The Night of Fear really lives up to its name. It is a thrilling entertainment, and is well worth reading, if only for the sake of meeting an exceedingly original detective.

Northern Whig (1 August 1931): The Night of Fear, by Moray Dalton is a detective story by the author who won his spurs with The Body In the Rand [sic]. The eccentric private detective whom Mr. Dalton has invented makes another appearance in the new story, and is again successful in “spotting” a murderer, and if his methods are somewhat heterodox, readers are not likely to share the objections to them felt by the “regular” police.

Times Literary Supplement (10th September 1931): Mr. Dalton’s latest detective story is his best, and the discerning reader will appreciate the choice of situation which allows him full scope to exercise his own skill at detection.  For this purpose a house-party is admirably suited; it is both plausible and convenient.  In the present instance the house is snow-bound so that it is possible to dismiss the contingencies that arise from outside interference and concentrate exclusively on the demeanour and whereabouts of the guests at the moment of the crime.  The murder of an unpopular writer—a last-minute guest—occurs and is discovered during a harmless game of hide-and-seek in the dark; he is found stabbed to death in a dark corner of the darkened mansion by one of the “hiders”, a man who had lost his sight in the War.  It seems incredible that this man should have been able to commit such a swift and accomplished crime, but the alibis of his fellow-guests make it as difficult to believe that one of them had a better chance.  It is for the reader to decide whether these alibis are impeachable, for Mr. Dalton does all he can to help him.  It is his duty to decide how much significance should be attached to the death of the local constable, and to a thrilling elopement that ended by a Rolls-Royce plunging into the lake during a fog.

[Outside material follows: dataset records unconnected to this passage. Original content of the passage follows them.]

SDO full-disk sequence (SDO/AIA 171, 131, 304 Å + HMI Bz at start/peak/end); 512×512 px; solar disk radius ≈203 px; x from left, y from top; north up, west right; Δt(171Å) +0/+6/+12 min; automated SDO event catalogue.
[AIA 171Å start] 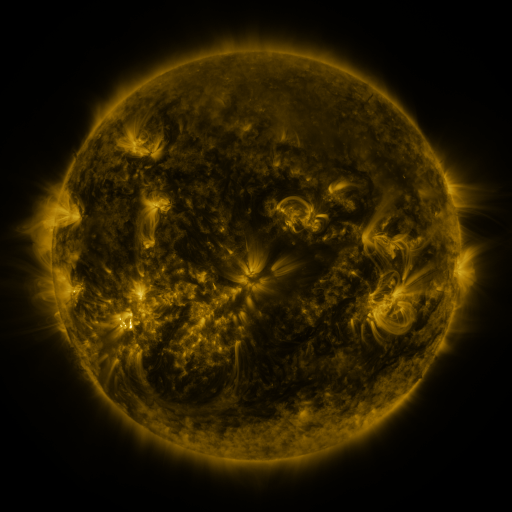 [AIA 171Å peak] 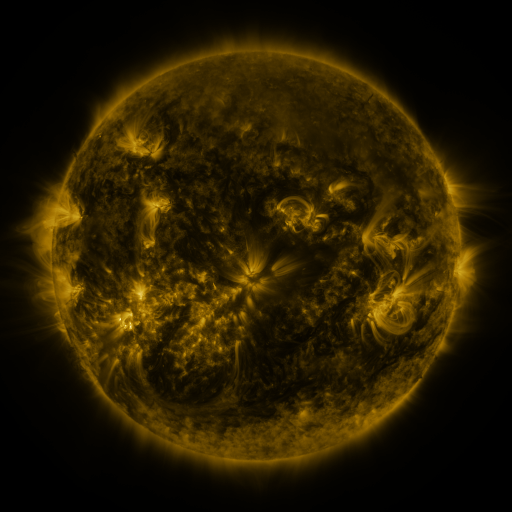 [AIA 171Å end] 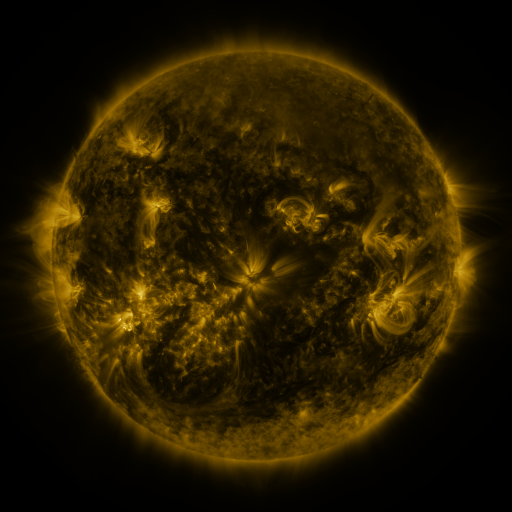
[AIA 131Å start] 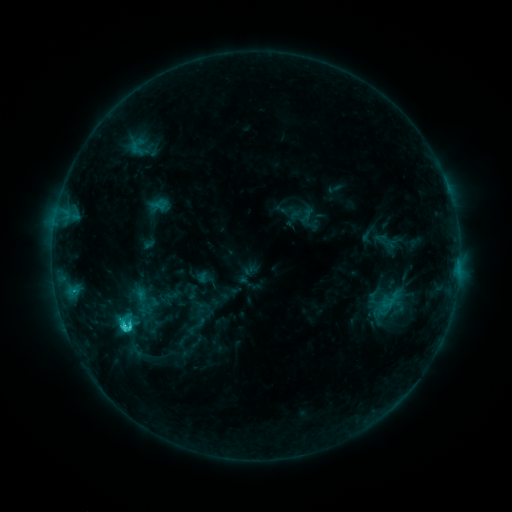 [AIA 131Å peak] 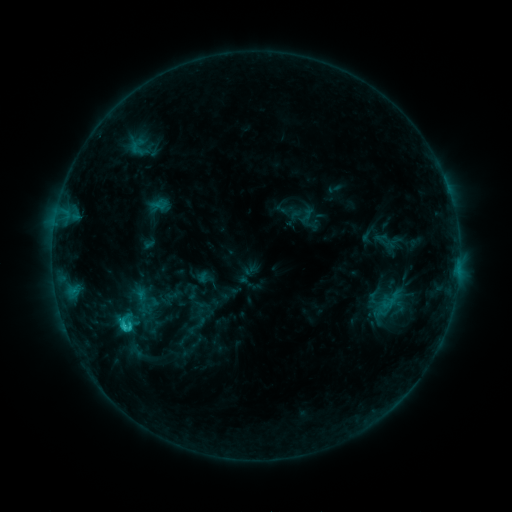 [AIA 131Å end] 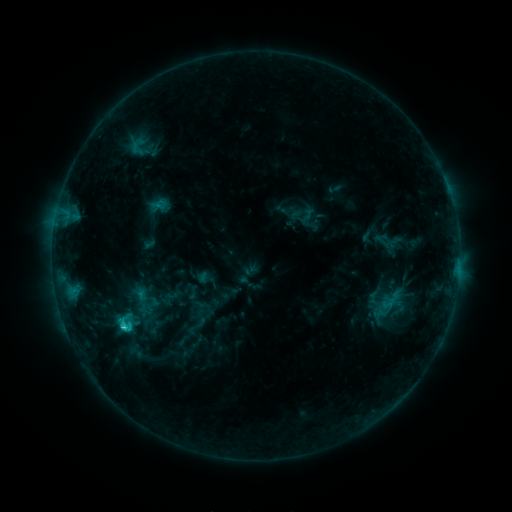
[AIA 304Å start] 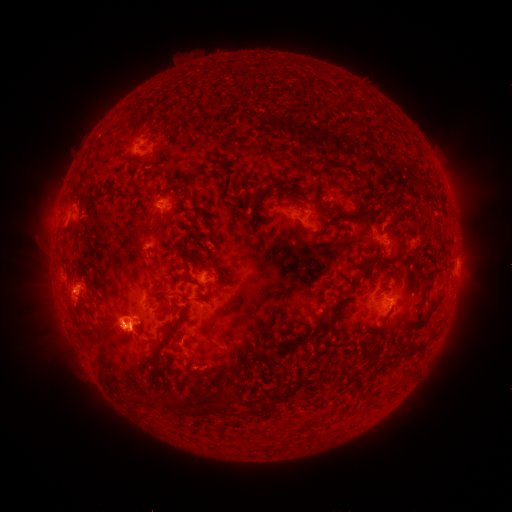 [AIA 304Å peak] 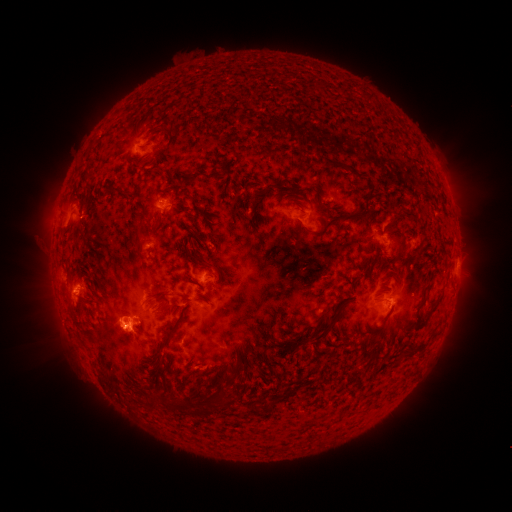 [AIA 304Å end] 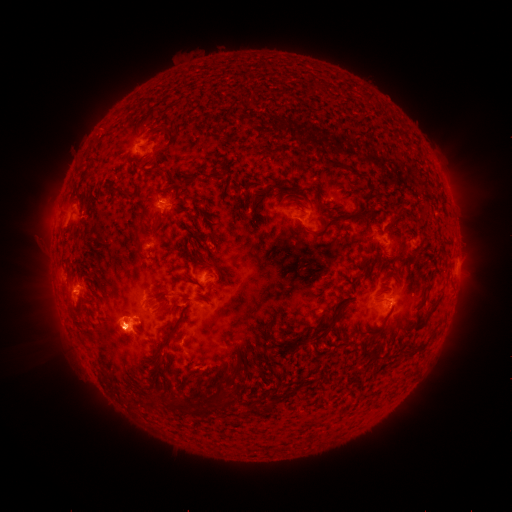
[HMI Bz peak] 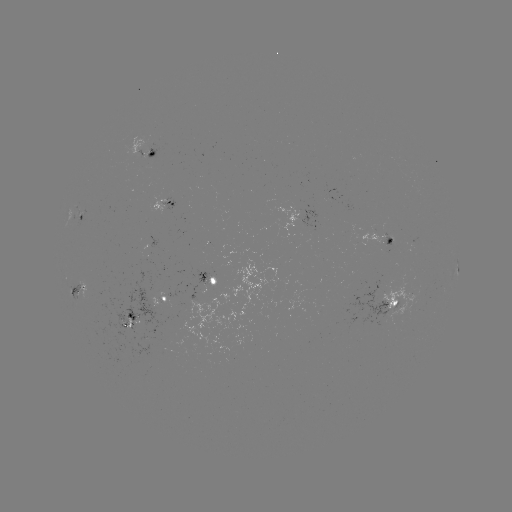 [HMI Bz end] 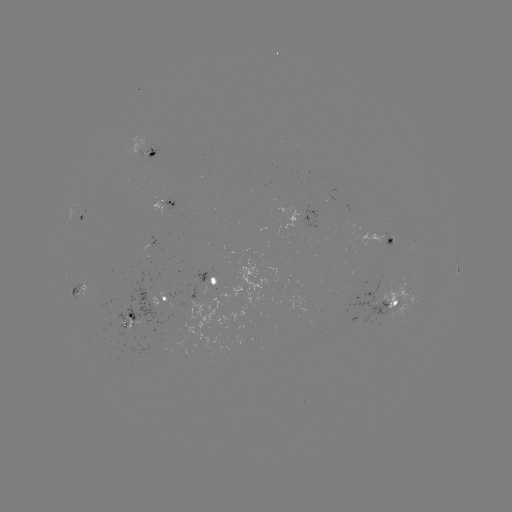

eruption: <bbox>88, 286, 148, 366</bbox>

News Chronicle: Mr. Dalton is one of those delightful writers who go on introducing fresh thrills throughout.

Evening News: An unusually interesting and skilfully worked-out mystery.

Dundee Courier: It is a thriller that has plot, action, and character in their right proportions … it is a thrilling entertainment … well worth reading.

Bookm (December 1931, 100w)

A Catalogue of Crime (Barzun & Taylor, 1989): This, which appears to be the author’s third tale, is a classic example of the English house-party murder, but it has unusual feature: the star detective, Collier, plays a minor and unaccustomed part, and there is a good twist at the end, after the well-handled trial.  On the evidence at hand, Moray Dalton deserves thorough looking up.